## Start Excerpt provided

Diane M. Sullivan and Nancy R. Page, Assistant United States Attorneys, along with whom Eric H. Holder, Jr., Washington, DC, appeared on the briefs, for Defendant.
CHARLES R. RICHEY, District Judge.
Before the Court in the above-captioned case are the defendant's Motion to Dismiss or, in the alternative, for Summary Judgment and the plaintiff's Opposition thereto. The Court heard oral arguments at a pre-trial conference on November 14, 1996. Based on the arguments, the pleadings, the entire record herein, and the law applicable thereto, the Court granted summary judgment for the defendant. 1 The Court shall more particularly set forth the basis for its ruling in the present Memorandum Opinion.
The plaintiff Kenneth L. Cones brought this action against the defendant Donna E. Shalala in her official capacity as Secretary
or the Department of Health & Human Services ("HHS"), under Title VII of the Civil Rights Act of 1964, as amended, 42 U.S.C. § 2000e et seq. ("Title VII"). Compl. ¶ 1. The plaintiff, a GM-14 Management Analyst in the Division of Special Programs Coordination ("DSPC"), Administrative Services Center ("ASC"), Office of the Assistant Secretary for Management and Budget ("ASMB"), alleges that he has been subjected to illegal racial discrimination and retaliation, primarily through the actions of Elizabeth James, the Principal Deputy Assistant Secretary for Management and Budget. Id. ¶ 2.
In particular, the plaintiff's complaint is based on occurrences between 1989 and 1993. The plaintiff alleges that he was subjected to discrimination when he was not selected for positions in June 1989, in July 1990, in April 1991, and in November 1991. He further alleges that in July 1990 he was discouraged from applying for a position by his supervisor and that in October 1991 he was denied the opportunity for a career enhancing assignment. Furthermore, the plaintiff alleges that he was discriminated against in January 1993 and was subjected to reprisal for filing an EEO Complaint when he was denied the position of Director of the Division of Special Programs Coordination, GM-15. see Compl. ¶ 17-29.
As more particularly set forth below, the plaintiff's claims of race discrimination based on incidents occurring prior to December 15, 1992 are barred because the plaintiff failed to timely contact an EEO Counselor. As to the remaining claims of discrimination and retaliation, the plaintiff cannot demonstrate that he can sustain his burden of proof at trial.
I. THERE ARE NO GENUINE ISSUES OF MATERIAL FACT AND THE DEFENDANT IS ENTITLED TO JUDGMENT AS A MATTER OF LAW.

## End Excerpt provided
## Start Supplied material

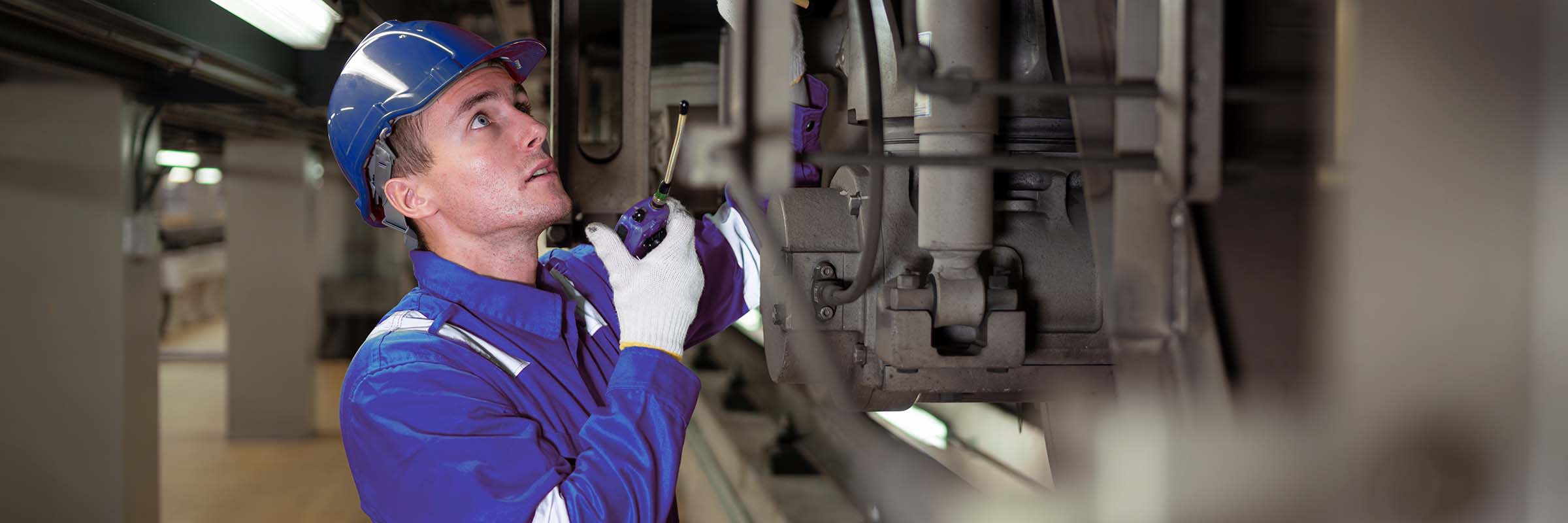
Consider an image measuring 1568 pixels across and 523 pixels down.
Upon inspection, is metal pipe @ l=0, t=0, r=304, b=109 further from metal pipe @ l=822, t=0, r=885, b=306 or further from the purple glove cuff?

## End Supplied material

**Set exercise 1**
List every month and year in which, according to the court opinion excerpt, the plaintiff alleges he was not selected for a position.
**Set exercise 2**
According to the court opinion excerpt, why are the plaintiff's race discrimination claims based on incidents before December 15, 1992 barred? Answer in one to three sentences.
**Set exercise 3**
Carry on the court opinion excerpt from where it stops, writing the section that follows its final heading.

**Written reply 1**
June 1989, July 1990, April 1991, November 1991

**Written reply 2**
Those claims are barred because the plaintiff failed to contact an EEO Counselor in time.

**Written reply 3**
The Court must grant summary judgment for the moving party if "the pleadings, depositions, answers to interrogatories, and admissions on file, together with the affidavits, if any, show that there is no genuine issue as to any material fact and that the moving party is entitled to judgment as a matter of law." Fed.R.Civ.P. 56(c); Anderson v. Liberty Lobby, Inc., 477 U.S. 242, 249, 106 S.Ct. 2505, 2510-11, 91 L.Ed.2d 202 (1986); Matsushita Elec. Indus. Co. v. Zenith Radio Corp., 475 U.S. 574, 587, 106 S.Ct. 1348, 1356, 89 L.Ed.2d 538 (1986). "Summary judgment procedure is properly regarded not as a disfavored procedural shortcut, but rather as an integral part of the Federal Rules as a whole, which are designed 'to secure the just, speedy and inexpensive determination of every action.' " Celotex Corp. v. Catrett, 477 U.S. 317, 327, 106 S.Ct. 2548, 2555, 91 L.Ed.2d 265 (1986) (citing Fed.R.Civ.P. 1).
An issue must be both genuine and material to preclude the entry of summary judgment. Anderson, 477 U.S. at 247-48, 106 S.Ct. at 2509-10. An issue is genuine if there is sufficient evidence to support a rational finding either way. In making this determination, the non-movant's evidence "is to be believed, and all justifiable inferences are to be drawn in [their] favor." Id. at 255, 106 S.Ct. at 2513. A issue is material if it "might affect the outcome of the suit." Id. at 248, 106 S.Ct. at 2510.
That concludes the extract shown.